Il libro più significativo pubblicato dal D. in questi anni è L'idioma gentile (Milano 1905), in cui sono esposte le sue idee sulla lingua, che ricalcano l'opzione manzoniana per l'uso del fiorentino, in una fase però in cui ormai la questione della lingua aveva assunto contorni ed esigenze sia scientifiche sia pratiche sensibilmente distanti dalla polemica che diversi decenni prima aveva visto opporsi Manzoni e G. Ascoli.
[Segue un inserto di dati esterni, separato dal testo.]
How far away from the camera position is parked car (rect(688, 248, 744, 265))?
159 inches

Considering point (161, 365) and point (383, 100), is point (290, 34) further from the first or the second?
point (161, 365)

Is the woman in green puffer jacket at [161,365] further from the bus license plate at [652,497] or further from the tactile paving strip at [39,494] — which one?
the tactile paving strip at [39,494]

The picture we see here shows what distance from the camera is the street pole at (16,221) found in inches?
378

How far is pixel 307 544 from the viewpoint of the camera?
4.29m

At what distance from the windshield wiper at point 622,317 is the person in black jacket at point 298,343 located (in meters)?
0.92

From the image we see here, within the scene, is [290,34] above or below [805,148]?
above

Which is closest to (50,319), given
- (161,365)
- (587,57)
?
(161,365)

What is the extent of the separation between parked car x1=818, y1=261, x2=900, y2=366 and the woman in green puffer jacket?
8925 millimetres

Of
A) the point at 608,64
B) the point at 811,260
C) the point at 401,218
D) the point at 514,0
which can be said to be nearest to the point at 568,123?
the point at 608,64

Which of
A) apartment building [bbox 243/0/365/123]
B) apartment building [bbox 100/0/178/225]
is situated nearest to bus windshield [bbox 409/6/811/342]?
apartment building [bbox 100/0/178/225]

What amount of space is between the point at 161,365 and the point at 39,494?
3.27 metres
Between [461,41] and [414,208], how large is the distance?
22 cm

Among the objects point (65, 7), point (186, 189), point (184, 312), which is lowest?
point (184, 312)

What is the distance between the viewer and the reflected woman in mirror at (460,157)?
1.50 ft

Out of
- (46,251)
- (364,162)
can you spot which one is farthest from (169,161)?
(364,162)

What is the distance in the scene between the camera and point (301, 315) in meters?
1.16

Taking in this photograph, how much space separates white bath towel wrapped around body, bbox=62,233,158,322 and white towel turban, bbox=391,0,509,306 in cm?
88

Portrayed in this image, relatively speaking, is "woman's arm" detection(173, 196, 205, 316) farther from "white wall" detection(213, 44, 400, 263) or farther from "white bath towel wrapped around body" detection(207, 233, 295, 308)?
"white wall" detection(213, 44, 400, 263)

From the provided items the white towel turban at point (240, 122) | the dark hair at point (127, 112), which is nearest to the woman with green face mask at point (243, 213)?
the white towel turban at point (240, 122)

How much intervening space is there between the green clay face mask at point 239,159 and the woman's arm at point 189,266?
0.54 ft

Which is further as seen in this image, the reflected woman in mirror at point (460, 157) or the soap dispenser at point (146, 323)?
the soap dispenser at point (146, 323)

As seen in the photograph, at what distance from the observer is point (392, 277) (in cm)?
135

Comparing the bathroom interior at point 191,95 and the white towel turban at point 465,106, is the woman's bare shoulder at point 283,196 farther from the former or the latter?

Attraverso un lungo e accurato esame dei principali studi sulla lingua dei secondo Ottocento (di F. D'Ovidio, G. Ascoli, F. Romani, A. D'Ancona, O. Bacci), il D. in sostanza richiamava e riprendeva le posizioni sulla lingua che aveva già espresso un trentennio prima in Pagine sparse, quando incitava i giovani alla "lettura del vocabolario" che egli stesso considerava un prezioso mezzo di penetrazione nel regno delle parole e quindi delle cose. Questa pratica continua e assidua del vocabolario come strumento di conoscenza e di diletto dà ragione delle caratteristiche del linguaggio e delle scelte stilistiche deamicisiane, molto più e meglio probabilmente del suo manzonismo dichiarato.

Il D. morì a Bordighera l'11 marzo 1908 colpito da una lesione cerebrale. Postumi vennero pubblicati da Treves tre volumi di scritti raccolti sotto il titolo Ultime pagine e precisamente: Nuovi ritratti letterari ed artistici (Milano 1908) che comprende la ristampa di Un salotto fiorentino del secolo scorso e articoli già pubblicati su giornali e riviste, come il ritratto di D'Annunzio; Nuovi racconti e bozzetti (ibid. 1908); Cinematografo cerebrale. Bozzetti umoristici e letterari (ibid. 1909).